SUMMARY
The maximum mass supported by a 5.6-inch diameter suction cup mounted on a vertical wall, with a coefficient of friction of 0.65, is determined by calculating the maximum force exerted by atmospheric pressure. The calculation yields a maximum force (Fmax) of 250N, derived from the equation Fmax = pA, where p is atmospheric pressure (101.3 kPa) and A is the area of the suction cup. To find the mass, one must consider the gravitational force acting on the mass, which can be calculated using the formula m = F/g, where g is the acceleration due to gravity (9.81 m/s²).
PREREQUISITES
- Understanding of basic physics concepts such as force, pressure, and mass.

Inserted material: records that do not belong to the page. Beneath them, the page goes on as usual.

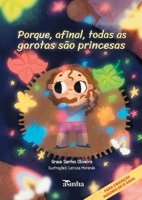 Porque, afinal, todas as garotas são princesas (Portuguese Edition) 6554207562 Book Cover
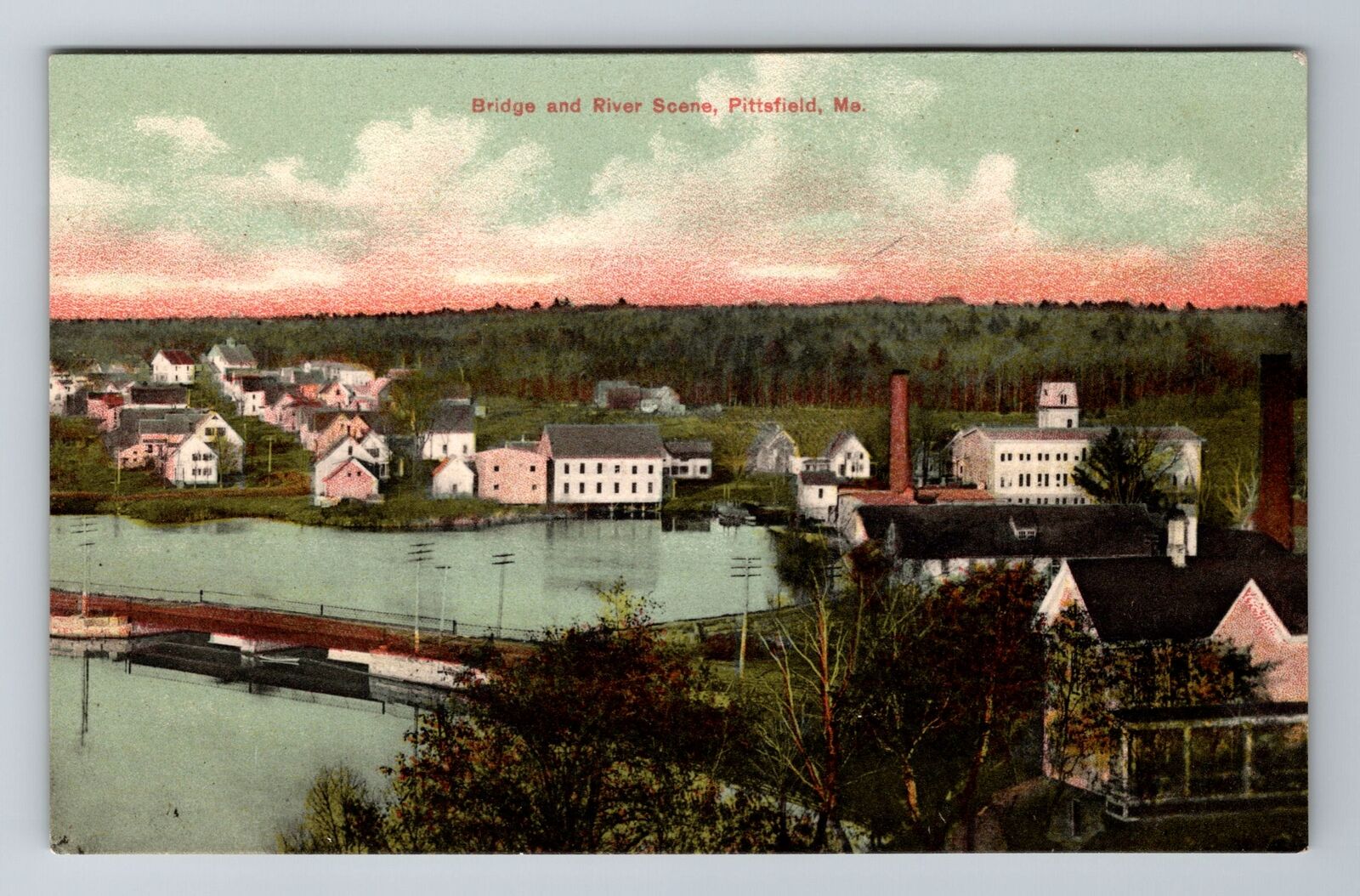 Pittsfield ME-Maine, Bridge & River Scene, Antique, Vintage Postcard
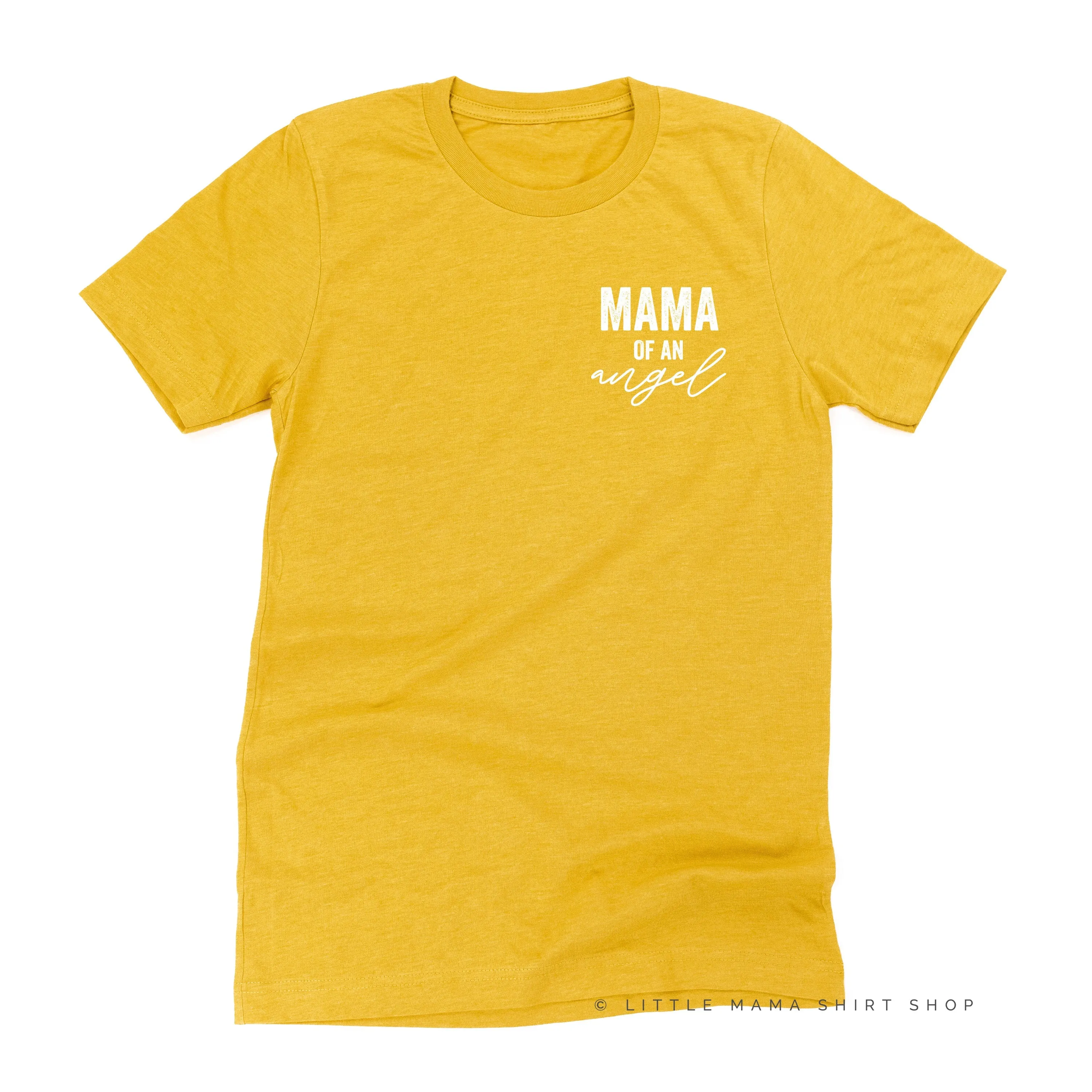 Mama of an Angel - (Singular Version) -  Unisex Tee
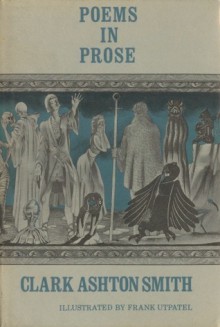 Poems in Prose - Clark Ashton Smith, Frank Utpatel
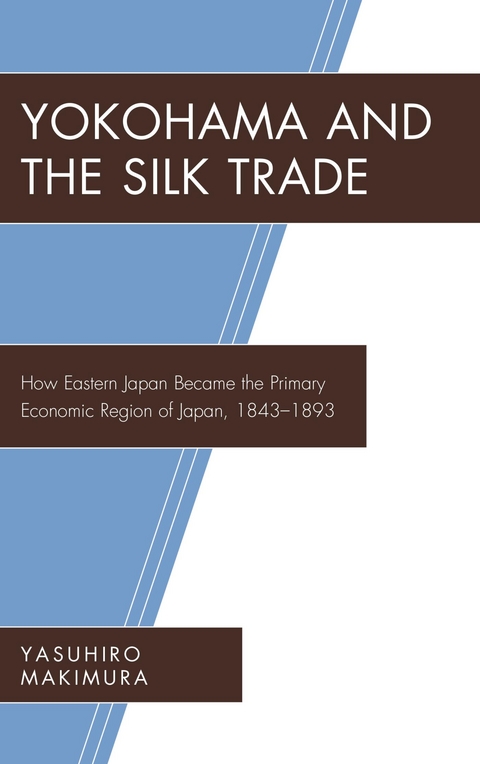 Yokohama and the Silk Trade -  Yasuhiro Makimura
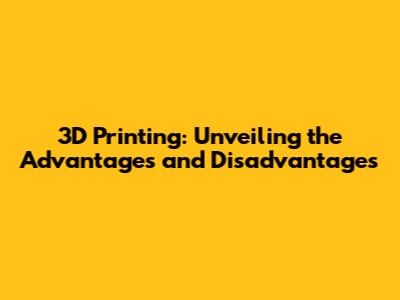 3D Printing: Unveiling the Advantages and Disadvantages
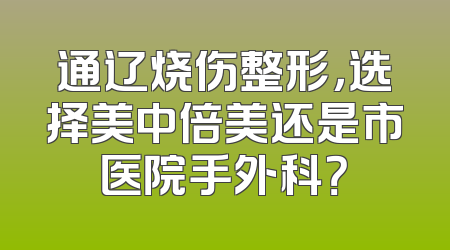 通辽烧伤整形，选择美中倍美还是市医院手外科？
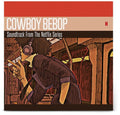 Seatbelts: Cowboy Bebop (Soundtrack From The Original Netflix Series) - VINYL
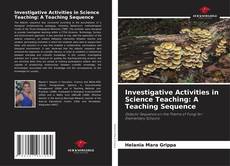 Buchcover von Investigative Activities in Science Teaching: A Teaching Sequence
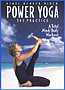 Power Yoga: The Practice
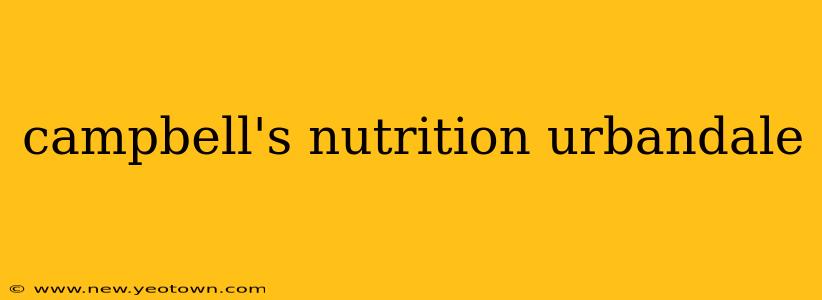 campbell's nutrition urbandale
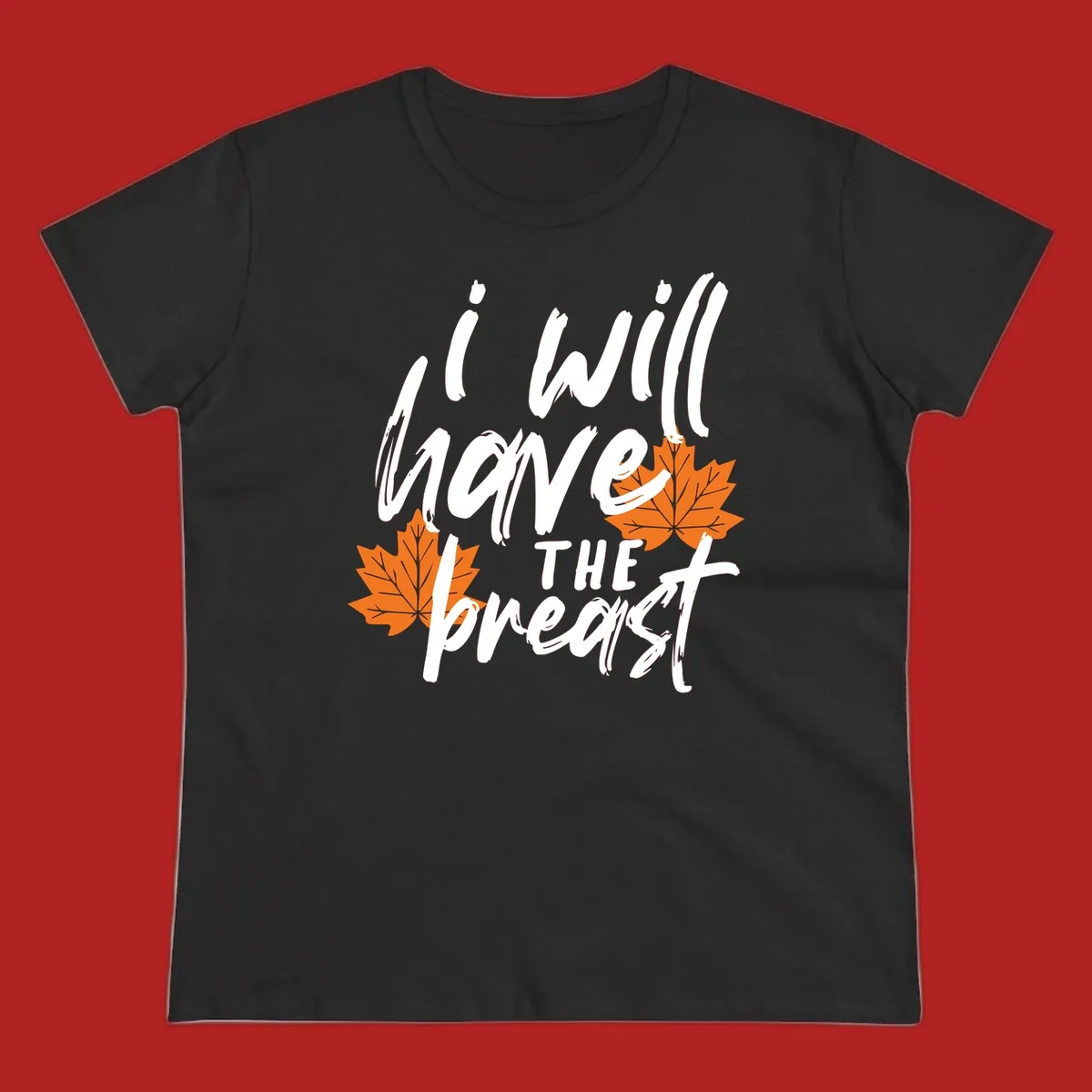 Thanksgiving pun design with text "i will have THE breast" and orange maple leaves.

- Familiarity with the equations of motion and gravitational force.
- Knowledge of atmospheric pressure and its effects on suction.
- Ability to calculate area of a circle (A = πr²).
NEXT STEPS
- Research the effects of atmospheric pressure on suction mechanisms.
- Learn about the relationship between force, mass, and acceleration in physics.
- Explore practical applications of suction cups in various industries.
- Investigate the impact of different materials and surface textures on suction cup performance.
USEFUL FOR
Students studying physics, engineers designing suction-based systems, and anyone interested in the mechanics of adhesion and pressure applications.